精霊達のレクイエム | ナノ


  04.


「私は兄であるリック・フローランスの妹よ。今すぐそこをどいて」


意図も簡単に手綱を代わってくれる彼。
瞳には底知れぬ狂気。

きっと彼が本当の意味で私に心を開く事はないだろう。

兄リックが大切。

ただその利害が一致しただけの私達を繋ぐのは、兄リックと言う存在。


私は笑った。
それでもいいと。
家族であり兄である彼に尊敬と敬愛の念を寄せるビジィーラに、私は別に嫌な気はしない。

兄を尊敬しているのは私も一緒だから。


「兄様を守りたいんでしょ。一か八かでもいいから私も頑張るから、だからあなたも諦めないで」

「当然」


私の口角が自然と上がる。

兄の従者がこの人でよかったと。


「この辺りに少しでいいから拓けた場所は!?」

「確か、直ぐそこ。右に行けばあるはずだ」


本当に申し分程度だと念を押されたが、意味深に頷き返す。

頭に入って来る声は手綱を付けている事への恐怖。
追われる身においては怖いだろう。乗馬だと綱を気にせず逃れられるのだ。それが出来ない。

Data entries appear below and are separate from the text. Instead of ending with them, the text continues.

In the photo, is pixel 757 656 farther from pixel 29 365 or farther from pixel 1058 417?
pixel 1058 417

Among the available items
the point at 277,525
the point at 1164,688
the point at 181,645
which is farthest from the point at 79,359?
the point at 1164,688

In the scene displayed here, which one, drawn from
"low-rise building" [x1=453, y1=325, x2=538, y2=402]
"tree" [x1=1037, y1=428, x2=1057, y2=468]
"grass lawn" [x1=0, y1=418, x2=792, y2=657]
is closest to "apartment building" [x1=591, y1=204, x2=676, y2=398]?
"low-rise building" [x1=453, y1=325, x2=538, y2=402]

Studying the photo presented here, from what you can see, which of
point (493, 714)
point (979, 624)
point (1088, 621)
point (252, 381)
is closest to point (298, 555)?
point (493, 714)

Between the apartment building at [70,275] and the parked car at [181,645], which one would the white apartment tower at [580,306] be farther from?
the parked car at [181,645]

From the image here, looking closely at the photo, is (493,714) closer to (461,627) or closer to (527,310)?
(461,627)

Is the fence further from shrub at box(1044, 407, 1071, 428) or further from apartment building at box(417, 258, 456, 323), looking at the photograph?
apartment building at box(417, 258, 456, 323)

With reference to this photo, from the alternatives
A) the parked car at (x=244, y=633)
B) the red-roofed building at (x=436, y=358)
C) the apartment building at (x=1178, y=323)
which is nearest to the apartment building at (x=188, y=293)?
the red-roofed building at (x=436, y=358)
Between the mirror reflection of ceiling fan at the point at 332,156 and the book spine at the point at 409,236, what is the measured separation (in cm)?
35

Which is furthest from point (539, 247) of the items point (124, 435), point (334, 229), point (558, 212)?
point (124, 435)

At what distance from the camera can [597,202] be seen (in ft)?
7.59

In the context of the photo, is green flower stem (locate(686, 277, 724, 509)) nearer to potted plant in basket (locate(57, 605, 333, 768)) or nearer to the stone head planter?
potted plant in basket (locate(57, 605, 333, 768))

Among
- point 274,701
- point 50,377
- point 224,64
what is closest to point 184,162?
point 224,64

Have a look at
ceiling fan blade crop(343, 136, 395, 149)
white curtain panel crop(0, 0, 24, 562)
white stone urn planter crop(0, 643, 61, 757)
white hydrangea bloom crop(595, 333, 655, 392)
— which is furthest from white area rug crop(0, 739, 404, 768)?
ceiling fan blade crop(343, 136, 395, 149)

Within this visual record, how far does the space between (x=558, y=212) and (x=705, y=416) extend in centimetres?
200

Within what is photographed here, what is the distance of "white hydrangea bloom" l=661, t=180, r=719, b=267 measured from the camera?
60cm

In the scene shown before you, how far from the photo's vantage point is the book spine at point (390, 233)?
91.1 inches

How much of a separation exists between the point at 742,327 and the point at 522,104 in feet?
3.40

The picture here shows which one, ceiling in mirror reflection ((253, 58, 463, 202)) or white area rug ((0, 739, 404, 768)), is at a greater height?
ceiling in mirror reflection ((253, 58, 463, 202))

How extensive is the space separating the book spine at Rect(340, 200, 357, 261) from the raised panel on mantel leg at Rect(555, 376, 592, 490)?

止まった馬車から飛び降りた私は、急いで馬体に付いている全てのものを取り外しにかかった。
そんな行動にビジィーラはもちろん、リックも驚く。


「お嬢さんなにを!?」

「見ての通り金具を取り外してるのよ!!」

「いや、だからなんで!!」

「この子達これのせいで、怖くて思う存分走れないの!!」


なかなか外れないそれを、イライラしながらガチャガチャと弄る。
このままじゃ間に合わない、と焦っていると、割り込んで来た手がそれを除ける。


ガチャン


後ろを振り返れば兄の顔。


「悪いがビジィーラ、モニカの言うように動いてみてくれないか?きっと悪いようにはならない。・・・それは俺が保証する」

「・・・、・・・分かりましたよ。貴方が言うのなら」


もう時間もありませんしね、と半ばなげやり気な彼。それでも直ぐに作業に取り掛かった。


程なくして全ての金具が取り外された。
と同時に辺りは囲まれた。

木々の隙間から影が覗く。


それでも私は慌てない。
これが最善策だと信じて止まないからだ。


全部の馬の馬体を撫でながら冷静に指示を出す。
この子達は賢いから心配はいらない。今回の追跡者はまとっているものがまるで違う。その独特な雰囲気のせいで冷静さを欠いていただけだ。